> _CHALLENGE A_
Answer these questions about the page on generating random pronounceable words:
(i) What determines the probability of each letter in a generated word?
(ii) What font family is the generated word displayed in?
(iii) What change does the closing line propose?

> _EXTRACT PROVIDED_
Wolfram Language

Open live version

Generate Random Pronounceable Words

Generate random English words where the probability of each letter is given by the likelihood that the letter occurs after the previous two letters somewhere in the dictionary.


code

trigrams = Append[#[[1, 1, ;; 2]] -> (#[[All, 2]] -> #[[All, 1, 3]]) & /@ GatherBy[ Tally[Flatten[ Partition[Join[{"A", "A"}, #, {"Z"}], 3, 1] & /@ Characters[DictionaryLookup[RegularExpression["[a-z]+"]]], 1]], #[[1, ;; 2]] &], {__String} -> {"e"}];
randomWord[] := StringJoin[ NestWhile[Append[#, RandomChoice[Take[#, -2] /. trigrams]] &, {"A", "A"}, #[[-1]] =!= "Z" &][[3 ;; -2]]]
englishWordQ[word_] := DictionaryLookup[word] =!= {}
CloudDeploy[APIFunction[{}, With[{word = randomWord[]}, Pane[Style[word, FontFamily -> "Times", FontSize -> 48, FontColor -> If[englishWordQ[word], Darker[Red], Black]], 1000, ImageMargins -> 100] ] &, "PNG"], Permissions -> "Public"]

Make random words using bigrams instead of trigrams.

> _CHALLENGE B_
Copy out every one of the dataset entries below word for word, leaving the pictures out of your answer.

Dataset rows
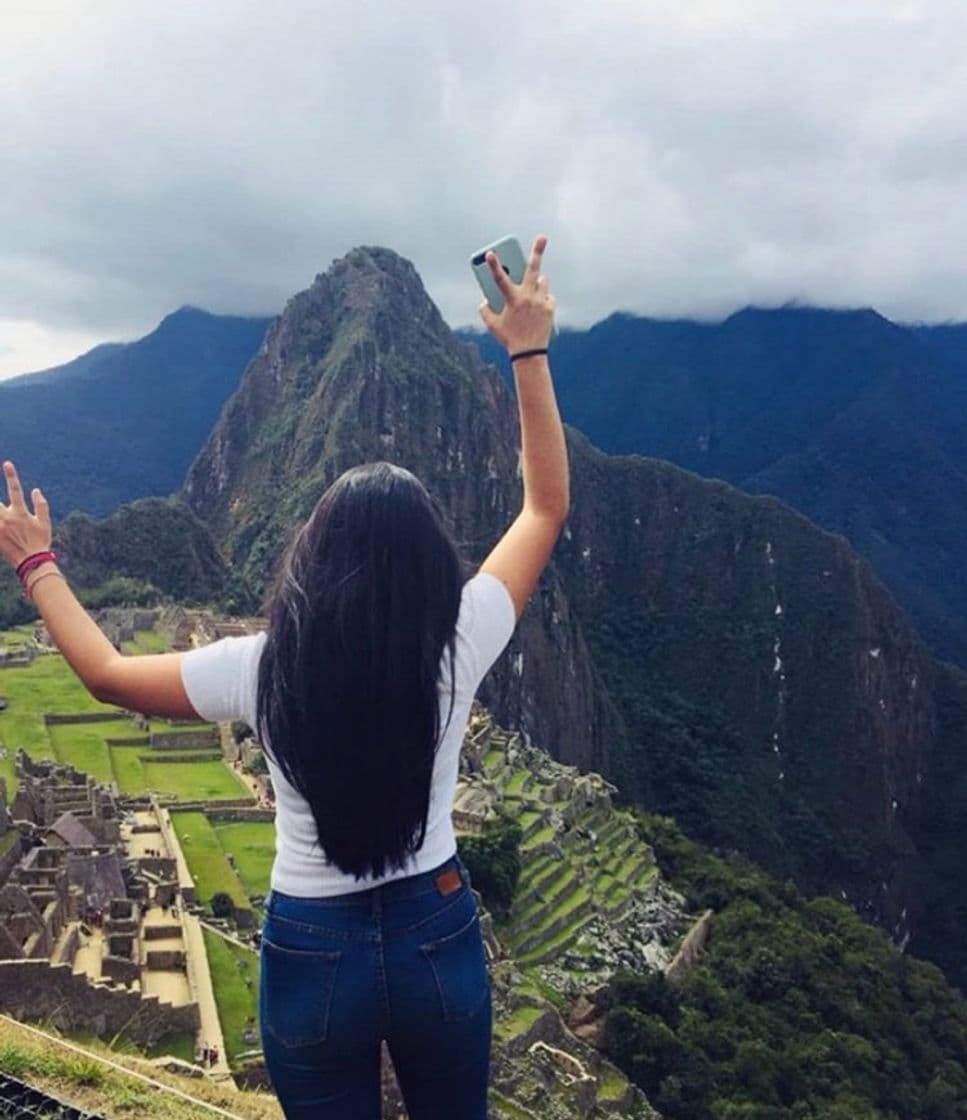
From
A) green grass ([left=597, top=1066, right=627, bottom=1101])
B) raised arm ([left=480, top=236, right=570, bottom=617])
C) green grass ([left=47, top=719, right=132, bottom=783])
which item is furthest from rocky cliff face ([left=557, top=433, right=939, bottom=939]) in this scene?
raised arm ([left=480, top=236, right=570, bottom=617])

> _FINAL RESULT A_
(i) The likelihood that the letter occurs after the previous two letters somewhere in the dictionary.
(ii) Times.
(iii) Making random words using bigrams instead of trigrams.

> _FINAL RESULT B_
From
A) green grass ([left=597, top=1066, right=627, bottom=1101])
B) raised arm ([left=480, top=236, right=570, bottom=617])
C) green grass ([left=47, top=719, right=132, bottom=783])
which item is furthest from rocky cliff face ([left=557, top=433, right=939, bottom=939]) in this scene?
raised arm ([left=480, top=236, right=570, bottom=617])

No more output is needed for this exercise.